[Texte étudié]
Life Privilège invoque là aussi une erreur du conseiller, assurant avoir transmis, en 2024, près de 1000 bons à des personnes qui n’ont pas toutes souscrit à des assurances.
Dans la besace de Life Privilège: des complémentaires de l’assurance maladie Swica. Cette dernière précise qu’il s’agissait d’un sous-intermédiaire de sa société de courtage Alcuris, qui n’a pas été reconduit en 2025 «pour des raisons de qualité». Pourtant, Life Privilège assure avoir toujours des liens contractuels avec Swica et «recevoir des mails chaque semaine» de l’assureur. Elle ne comprend pas cette déclaration sur la qualité de son travail: 75% de ses clients se diraient satisfaits.
La plupart des plaintes reçues par notre magazine concernent, au bout du compte, des complémentaires Swica. Les intermédiaires qui vendent des polices de cette caisse ne sont pas toujours identifiés, car ils évitent souvent d’indiquer l’identité de leur employeur aux clients.
Fin 2024, une courtière indépendante a ainsi fait miroiter des entrées pour Europa Park à un couple du Noirmont (JU), dont il n’a jamais vu la couleur. La famille s’est en revanche retrouvée affiliée contre son gré chez Swica pour 2025. Avec l’aide de notre Service juridique, la caisse a accepté d’annuler le contrat. Sans quoi la famille aurait payé 2000 fr. de complémentaires à double.

[Consigne]
Pour chaque affirmation, indiquez par oui ou par non si elle concorde avec le texte étudié, en citant à l’identique les mots qui tranchent.
1. Life Privilège affirme avoir transmis près de 1000 bons en 2024.
2. Le couple du Noirmont a reçu les entrées pour Europa Park.
3. Swica a refusé d’annuler le contrat de la famille.

[Données extraites]

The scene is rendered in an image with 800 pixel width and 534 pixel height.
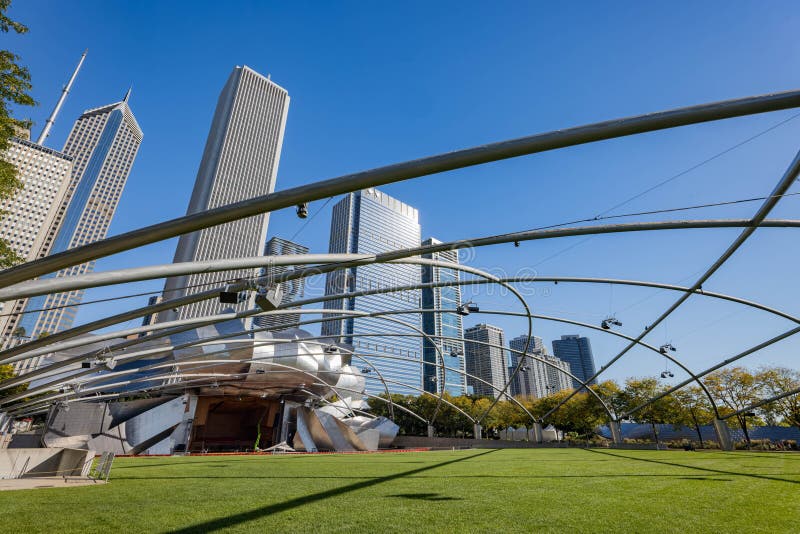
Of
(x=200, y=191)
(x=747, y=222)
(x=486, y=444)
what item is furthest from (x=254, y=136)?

* * *

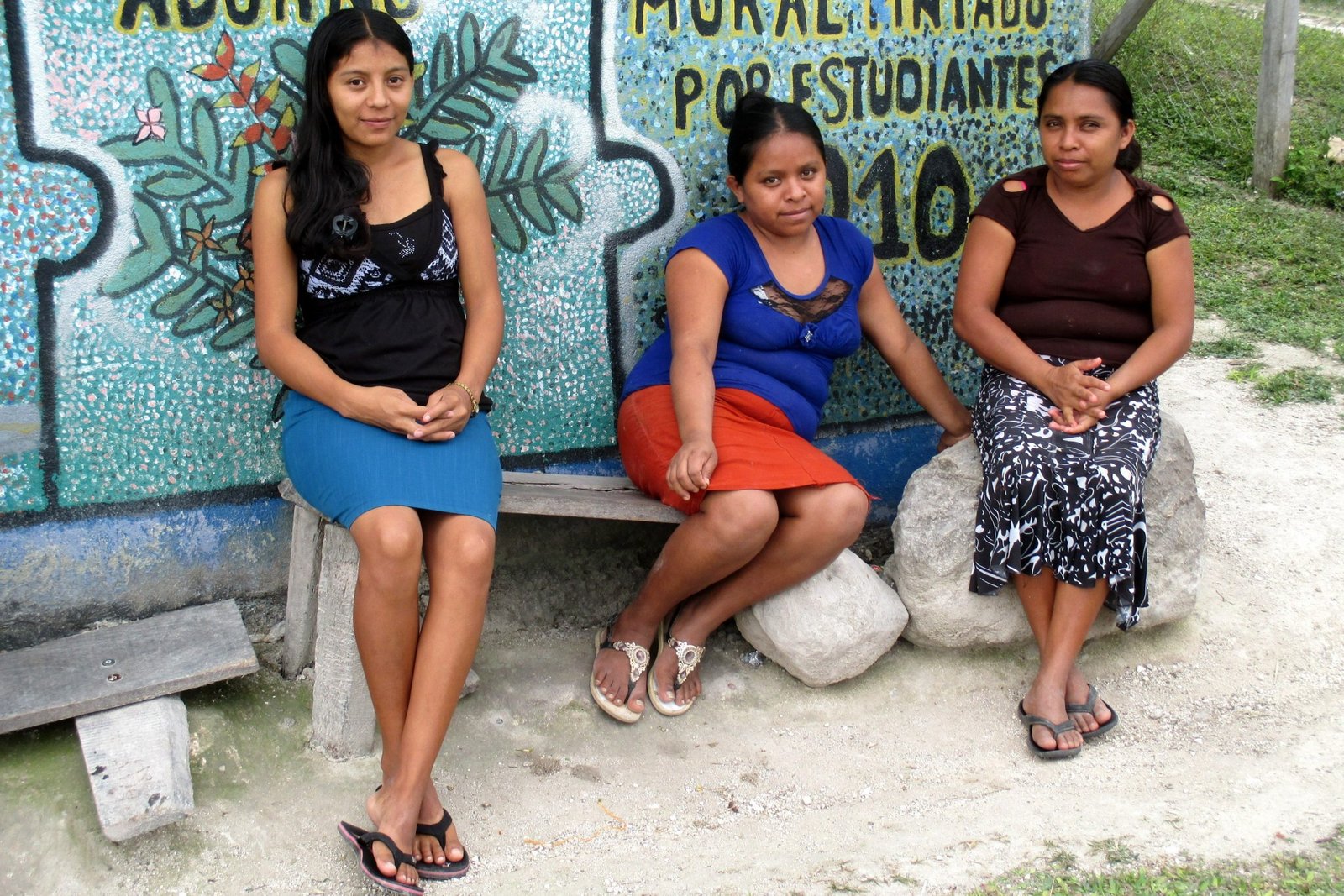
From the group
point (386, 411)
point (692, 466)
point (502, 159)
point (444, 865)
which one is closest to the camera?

[Corrigé]
1. Oui : « assurant avoir transmis, en 2024, près de 1000 bons ».
2. Non : « dont il n’a jamais vu la couleur ».
3. Non : « la caisse a accepté d’annuler le contrat ».